[Short web captions]
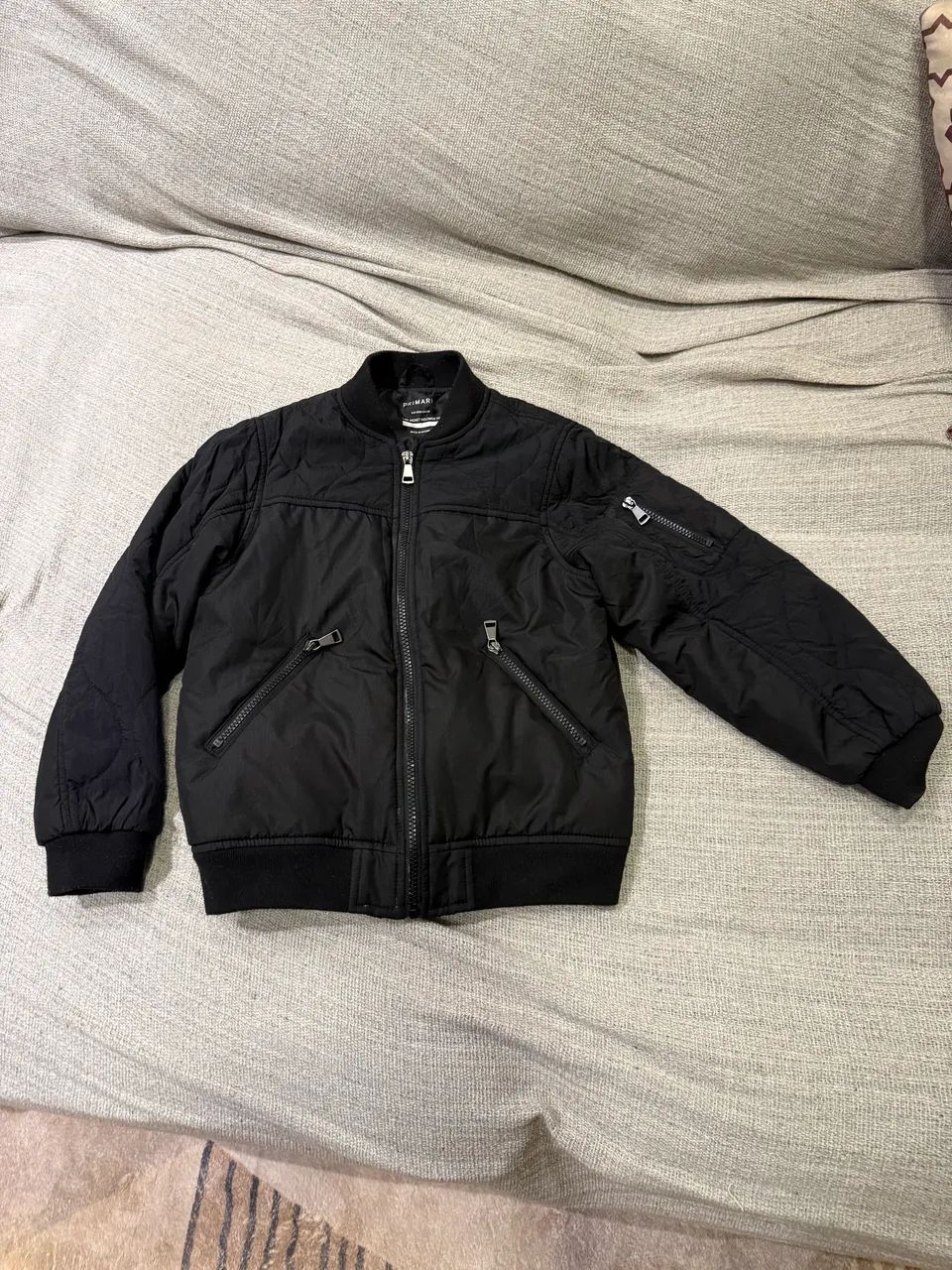Roupas de inverno ? frio.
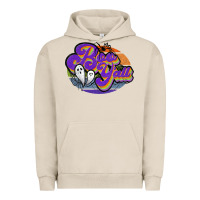 Pigment French Oak boo y'all Urban Hoodie - JahusDesignShop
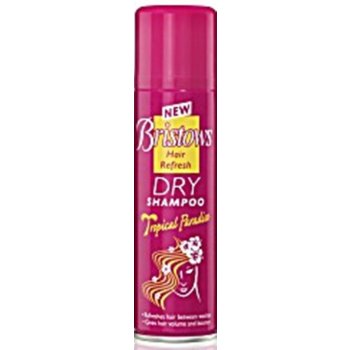 Bristows Tropical Paradise Dry Shampoo suchý šampon 150 ml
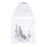 2022Sa31 182x33cm Nordic Style Table Cloth Christmas Tree Pattern Tablecloth Rectangle Table Mat for Home Office Hotel - 7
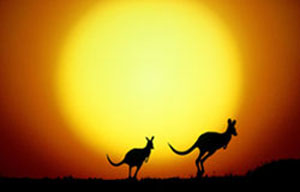 Sabrina e Filippo viaggeranno verso l'Australia per la loro Luna di Miele organizzata da Perusia Viaggi
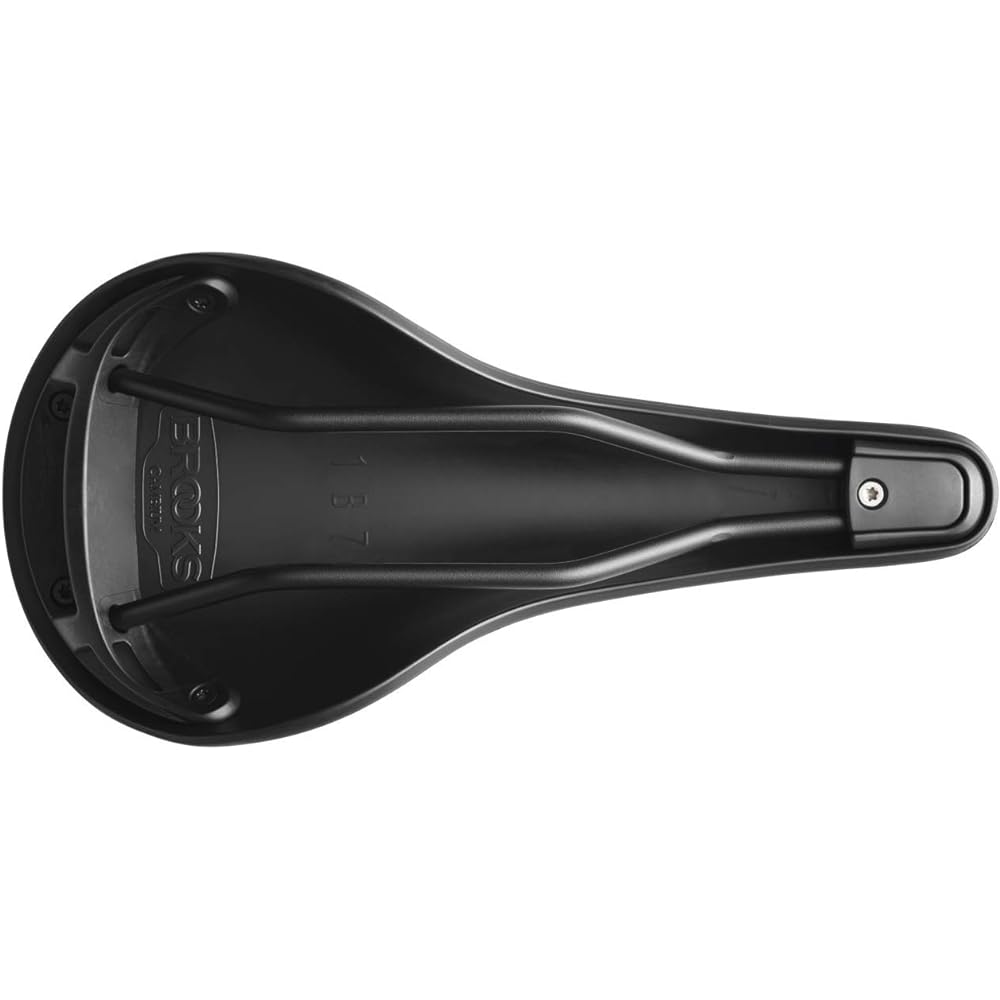 BROOKS Cambium C17 All Weather Cambium All Weather Saddle (Black)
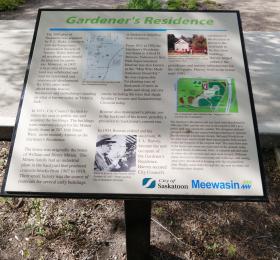 City Gardener's Site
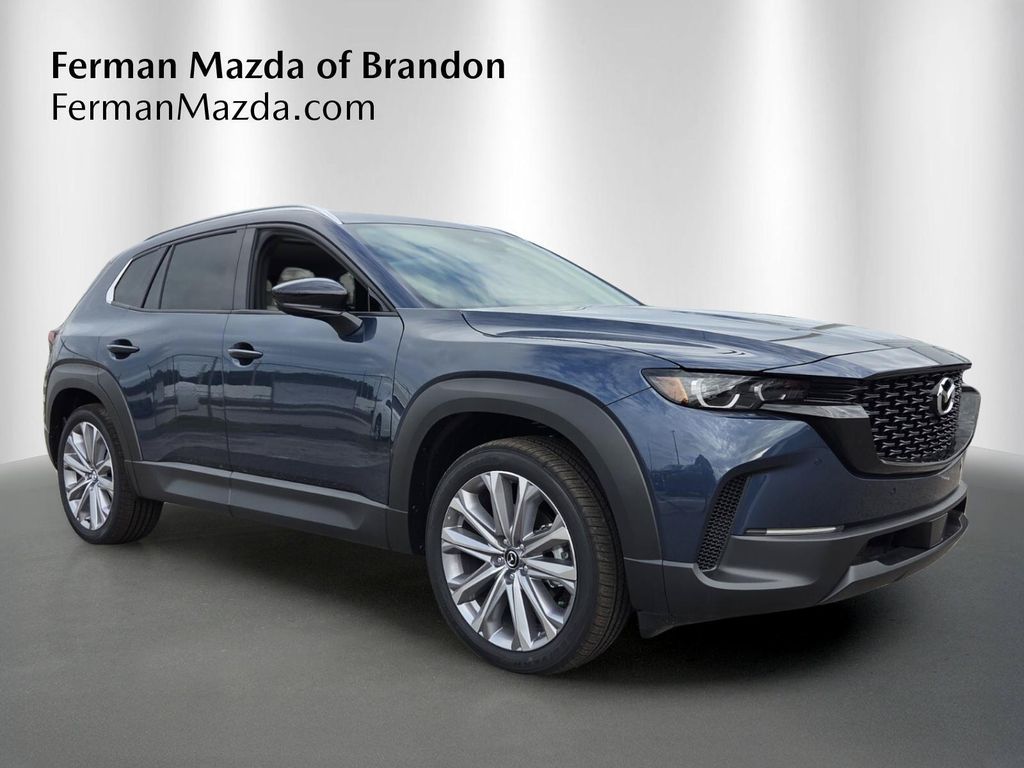 New 2026 Mazda CX-50 2.5 S Premium Package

* [About this exercise]
Could you copy out every row above word for word, omitting the pictures?

* [Answer below]
Roupas de inverno ? frio.
 Pigment French Oak boo y'all Urban Hoodie - JahusDesignShop
 Bristows Tropical Paradise Dry Shampoo suchý šampon 150 ml
 2022Sa31 182x33cm Nordic Style Table Cloth Christmas Tree Pattern Tablecloth Rectangle Table Mat for Home Office Hotel - 7
 Sabrina e Filippo viaggeranno verso l'Australia per la loro Luna di Miele organizzata da Perusia Viaggi
 BROOKS Cambium C17 All Weather Cambium All Weather Saddle (Black)
 City Gardener's Site
 New 2026 Mazda CX-50 2.5 S Premium Package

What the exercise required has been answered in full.